__WHAT IS BEING ASKED__
Below is a listing. Copy each line of it that holds the word "Motorbike".

__DATASET EXCERPTS__
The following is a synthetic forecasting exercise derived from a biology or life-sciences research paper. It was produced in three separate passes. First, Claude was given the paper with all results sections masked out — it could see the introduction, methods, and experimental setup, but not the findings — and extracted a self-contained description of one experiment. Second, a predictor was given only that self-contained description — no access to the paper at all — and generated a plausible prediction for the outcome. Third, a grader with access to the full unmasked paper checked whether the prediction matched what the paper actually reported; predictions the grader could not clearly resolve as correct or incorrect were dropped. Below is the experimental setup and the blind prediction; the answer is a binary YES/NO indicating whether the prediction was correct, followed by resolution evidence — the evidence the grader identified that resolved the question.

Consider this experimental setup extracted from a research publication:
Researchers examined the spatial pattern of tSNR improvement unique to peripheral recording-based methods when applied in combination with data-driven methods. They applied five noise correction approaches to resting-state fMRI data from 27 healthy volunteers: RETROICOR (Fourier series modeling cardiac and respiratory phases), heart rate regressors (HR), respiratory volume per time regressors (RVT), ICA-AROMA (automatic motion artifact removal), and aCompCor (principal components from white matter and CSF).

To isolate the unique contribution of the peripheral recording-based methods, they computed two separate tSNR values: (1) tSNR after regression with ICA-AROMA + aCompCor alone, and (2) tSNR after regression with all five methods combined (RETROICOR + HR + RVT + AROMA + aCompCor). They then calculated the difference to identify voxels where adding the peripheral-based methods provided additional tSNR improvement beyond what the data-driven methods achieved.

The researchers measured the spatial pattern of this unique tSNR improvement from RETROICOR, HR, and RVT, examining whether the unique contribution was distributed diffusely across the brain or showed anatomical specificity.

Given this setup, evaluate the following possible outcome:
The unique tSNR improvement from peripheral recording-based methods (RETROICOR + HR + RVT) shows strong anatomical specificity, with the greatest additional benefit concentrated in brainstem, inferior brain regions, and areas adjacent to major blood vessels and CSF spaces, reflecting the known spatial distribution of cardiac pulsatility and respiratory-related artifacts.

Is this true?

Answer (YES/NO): YES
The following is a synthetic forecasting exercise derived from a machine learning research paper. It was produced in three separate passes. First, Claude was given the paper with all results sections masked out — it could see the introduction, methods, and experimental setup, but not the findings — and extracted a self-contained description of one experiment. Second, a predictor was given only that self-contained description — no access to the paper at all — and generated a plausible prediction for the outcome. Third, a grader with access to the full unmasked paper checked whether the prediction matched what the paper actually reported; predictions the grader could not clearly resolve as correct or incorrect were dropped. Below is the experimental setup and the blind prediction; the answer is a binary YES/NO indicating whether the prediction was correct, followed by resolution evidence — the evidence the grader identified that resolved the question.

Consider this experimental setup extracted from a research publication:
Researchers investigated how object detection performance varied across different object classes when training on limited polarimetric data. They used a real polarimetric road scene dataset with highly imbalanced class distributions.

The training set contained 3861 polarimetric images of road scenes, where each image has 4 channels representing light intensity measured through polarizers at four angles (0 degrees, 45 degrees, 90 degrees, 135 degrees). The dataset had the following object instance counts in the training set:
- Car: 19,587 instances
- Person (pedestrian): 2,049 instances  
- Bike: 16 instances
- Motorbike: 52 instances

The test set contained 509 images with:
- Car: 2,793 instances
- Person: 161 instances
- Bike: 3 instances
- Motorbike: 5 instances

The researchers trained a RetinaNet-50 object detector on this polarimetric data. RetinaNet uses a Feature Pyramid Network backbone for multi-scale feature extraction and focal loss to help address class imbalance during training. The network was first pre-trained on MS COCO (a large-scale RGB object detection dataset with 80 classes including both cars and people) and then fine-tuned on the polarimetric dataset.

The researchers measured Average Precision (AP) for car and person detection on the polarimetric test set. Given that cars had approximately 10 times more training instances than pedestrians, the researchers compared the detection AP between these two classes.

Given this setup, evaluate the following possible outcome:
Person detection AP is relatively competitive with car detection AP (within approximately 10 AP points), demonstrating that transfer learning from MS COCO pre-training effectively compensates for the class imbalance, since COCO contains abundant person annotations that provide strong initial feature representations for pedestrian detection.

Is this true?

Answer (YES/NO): NO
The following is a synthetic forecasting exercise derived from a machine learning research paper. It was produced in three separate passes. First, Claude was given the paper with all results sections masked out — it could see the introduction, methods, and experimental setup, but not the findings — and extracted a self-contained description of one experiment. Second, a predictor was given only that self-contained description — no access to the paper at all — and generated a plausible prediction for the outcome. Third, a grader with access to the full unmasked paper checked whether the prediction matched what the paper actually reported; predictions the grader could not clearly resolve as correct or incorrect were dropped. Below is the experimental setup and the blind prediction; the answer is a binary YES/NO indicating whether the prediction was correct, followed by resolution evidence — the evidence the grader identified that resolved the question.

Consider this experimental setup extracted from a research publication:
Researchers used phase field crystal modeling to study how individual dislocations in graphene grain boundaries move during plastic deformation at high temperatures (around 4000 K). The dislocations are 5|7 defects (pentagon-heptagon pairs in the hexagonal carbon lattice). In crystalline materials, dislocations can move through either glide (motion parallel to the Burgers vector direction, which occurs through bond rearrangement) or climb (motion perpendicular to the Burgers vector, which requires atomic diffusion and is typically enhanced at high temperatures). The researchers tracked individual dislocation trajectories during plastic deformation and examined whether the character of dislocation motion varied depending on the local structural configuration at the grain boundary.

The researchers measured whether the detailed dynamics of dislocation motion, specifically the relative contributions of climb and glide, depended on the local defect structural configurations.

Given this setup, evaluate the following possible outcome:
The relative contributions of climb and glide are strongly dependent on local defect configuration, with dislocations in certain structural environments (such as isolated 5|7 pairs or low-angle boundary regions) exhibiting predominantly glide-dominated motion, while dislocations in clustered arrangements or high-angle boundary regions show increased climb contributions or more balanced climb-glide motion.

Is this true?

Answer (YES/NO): NO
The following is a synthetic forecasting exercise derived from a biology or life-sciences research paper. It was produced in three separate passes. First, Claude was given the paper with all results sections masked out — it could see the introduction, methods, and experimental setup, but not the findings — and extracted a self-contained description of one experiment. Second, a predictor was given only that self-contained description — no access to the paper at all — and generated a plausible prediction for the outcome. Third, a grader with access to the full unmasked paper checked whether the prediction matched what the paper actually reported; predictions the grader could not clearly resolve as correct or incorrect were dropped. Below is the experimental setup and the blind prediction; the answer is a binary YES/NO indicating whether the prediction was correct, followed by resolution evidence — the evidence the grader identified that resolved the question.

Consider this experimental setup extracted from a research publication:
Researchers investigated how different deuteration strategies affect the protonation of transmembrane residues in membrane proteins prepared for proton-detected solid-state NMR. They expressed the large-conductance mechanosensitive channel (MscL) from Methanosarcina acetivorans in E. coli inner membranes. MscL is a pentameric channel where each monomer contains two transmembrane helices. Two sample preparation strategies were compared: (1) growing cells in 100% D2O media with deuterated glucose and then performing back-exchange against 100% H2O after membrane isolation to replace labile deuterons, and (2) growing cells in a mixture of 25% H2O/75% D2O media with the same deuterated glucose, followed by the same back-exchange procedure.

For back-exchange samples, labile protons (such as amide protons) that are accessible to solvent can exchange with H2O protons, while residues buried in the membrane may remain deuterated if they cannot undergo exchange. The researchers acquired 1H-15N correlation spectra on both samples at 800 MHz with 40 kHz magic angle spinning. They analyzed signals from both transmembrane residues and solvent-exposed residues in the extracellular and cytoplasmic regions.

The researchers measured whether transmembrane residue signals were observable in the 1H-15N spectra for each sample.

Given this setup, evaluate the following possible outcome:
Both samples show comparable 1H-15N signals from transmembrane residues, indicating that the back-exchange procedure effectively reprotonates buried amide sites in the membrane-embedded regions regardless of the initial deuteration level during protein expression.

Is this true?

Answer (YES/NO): NO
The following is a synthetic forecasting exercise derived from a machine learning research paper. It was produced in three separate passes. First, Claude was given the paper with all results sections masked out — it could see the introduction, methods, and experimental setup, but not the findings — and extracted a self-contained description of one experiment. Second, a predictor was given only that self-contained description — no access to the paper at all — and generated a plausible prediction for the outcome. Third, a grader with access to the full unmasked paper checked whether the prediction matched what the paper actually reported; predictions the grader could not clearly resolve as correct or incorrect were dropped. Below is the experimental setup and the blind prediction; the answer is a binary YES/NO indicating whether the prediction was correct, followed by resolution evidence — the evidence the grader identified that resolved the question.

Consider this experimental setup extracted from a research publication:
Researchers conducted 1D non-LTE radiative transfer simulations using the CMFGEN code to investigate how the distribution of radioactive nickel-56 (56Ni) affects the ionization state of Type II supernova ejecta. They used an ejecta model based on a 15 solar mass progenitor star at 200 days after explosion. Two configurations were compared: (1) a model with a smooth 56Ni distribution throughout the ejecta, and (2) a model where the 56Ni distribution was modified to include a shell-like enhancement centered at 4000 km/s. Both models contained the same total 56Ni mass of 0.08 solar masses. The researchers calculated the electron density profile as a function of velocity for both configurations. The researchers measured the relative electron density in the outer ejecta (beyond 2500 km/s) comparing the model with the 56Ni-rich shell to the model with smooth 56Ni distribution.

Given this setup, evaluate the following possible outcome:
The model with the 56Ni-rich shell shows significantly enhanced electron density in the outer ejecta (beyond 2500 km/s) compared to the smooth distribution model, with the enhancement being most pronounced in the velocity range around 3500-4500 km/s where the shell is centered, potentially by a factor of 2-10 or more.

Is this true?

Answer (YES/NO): NO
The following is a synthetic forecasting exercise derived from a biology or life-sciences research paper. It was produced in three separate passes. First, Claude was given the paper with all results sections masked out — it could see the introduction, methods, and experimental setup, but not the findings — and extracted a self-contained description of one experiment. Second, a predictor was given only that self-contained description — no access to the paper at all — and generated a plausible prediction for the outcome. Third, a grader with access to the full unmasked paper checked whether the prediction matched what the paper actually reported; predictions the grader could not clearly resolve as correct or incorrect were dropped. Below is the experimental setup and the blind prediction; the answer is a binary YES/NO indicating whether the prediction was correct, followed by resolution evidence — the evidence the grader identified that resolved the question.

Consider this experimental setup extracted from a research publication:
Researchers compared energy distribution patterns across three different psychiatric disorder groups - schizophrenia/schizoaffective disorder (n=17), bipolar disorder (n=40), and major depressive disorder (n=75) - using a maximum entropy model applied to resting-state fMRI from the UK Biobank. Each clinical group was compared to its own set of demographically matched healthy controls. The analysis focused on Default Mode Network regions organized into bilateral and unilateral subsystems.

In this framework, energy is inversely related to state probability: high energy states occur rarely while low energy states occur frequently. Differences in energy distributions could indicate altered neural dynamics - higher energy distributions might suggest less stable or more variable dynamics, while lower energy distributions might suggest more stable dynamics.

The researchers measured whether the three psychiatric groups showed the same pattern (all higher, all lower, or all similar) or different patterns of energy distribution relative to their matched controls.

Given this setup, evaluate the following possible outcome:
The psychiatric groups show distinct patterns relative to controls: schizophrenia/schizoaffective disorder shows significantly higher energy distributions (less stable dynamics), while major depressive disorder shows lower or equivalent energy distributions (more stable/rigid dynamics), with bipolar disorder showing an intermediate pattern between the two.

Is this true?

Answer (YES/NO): NO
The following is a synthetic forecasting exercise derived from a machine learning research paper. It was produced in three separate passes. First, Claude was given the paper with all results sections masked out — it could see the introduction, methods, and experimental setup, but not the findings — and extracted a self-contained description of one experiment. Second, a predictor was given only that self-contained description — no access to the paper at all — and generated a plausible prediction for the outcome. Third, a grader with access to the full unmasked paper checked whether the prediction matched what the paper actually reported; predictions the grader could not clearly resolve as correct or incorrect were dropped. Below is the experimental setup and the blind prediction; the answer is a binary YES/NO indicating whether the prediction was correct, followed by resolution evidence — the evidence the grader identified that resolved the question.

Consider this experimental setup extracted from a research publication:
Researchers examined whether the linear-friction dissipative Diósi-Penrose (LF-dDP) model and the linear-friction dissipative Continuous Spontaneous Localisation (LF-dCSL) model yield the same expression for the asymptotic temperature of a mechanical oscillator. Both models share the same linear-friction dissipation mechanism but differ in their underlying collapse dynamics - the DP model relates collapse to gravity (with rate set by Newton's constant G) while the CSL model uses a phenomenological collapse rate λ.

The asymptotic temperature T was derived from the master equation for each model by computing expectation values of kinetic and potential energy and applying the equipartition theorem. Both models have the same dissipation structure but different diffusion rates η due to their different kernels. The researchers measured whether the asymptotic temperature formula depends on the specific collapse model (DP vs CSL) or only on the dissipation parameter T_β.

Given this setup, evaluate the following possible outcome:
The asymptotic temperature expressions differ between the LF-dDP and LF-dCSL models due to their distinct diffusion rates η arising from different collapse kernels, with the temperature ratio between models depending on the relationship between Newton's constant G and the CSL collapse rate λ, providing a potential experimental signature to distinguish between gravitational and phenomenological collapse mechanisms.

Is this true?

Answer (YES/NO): NO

__COMPLETED TASK__
- Motorbike: 52 instances
- Motorbike: 5 instances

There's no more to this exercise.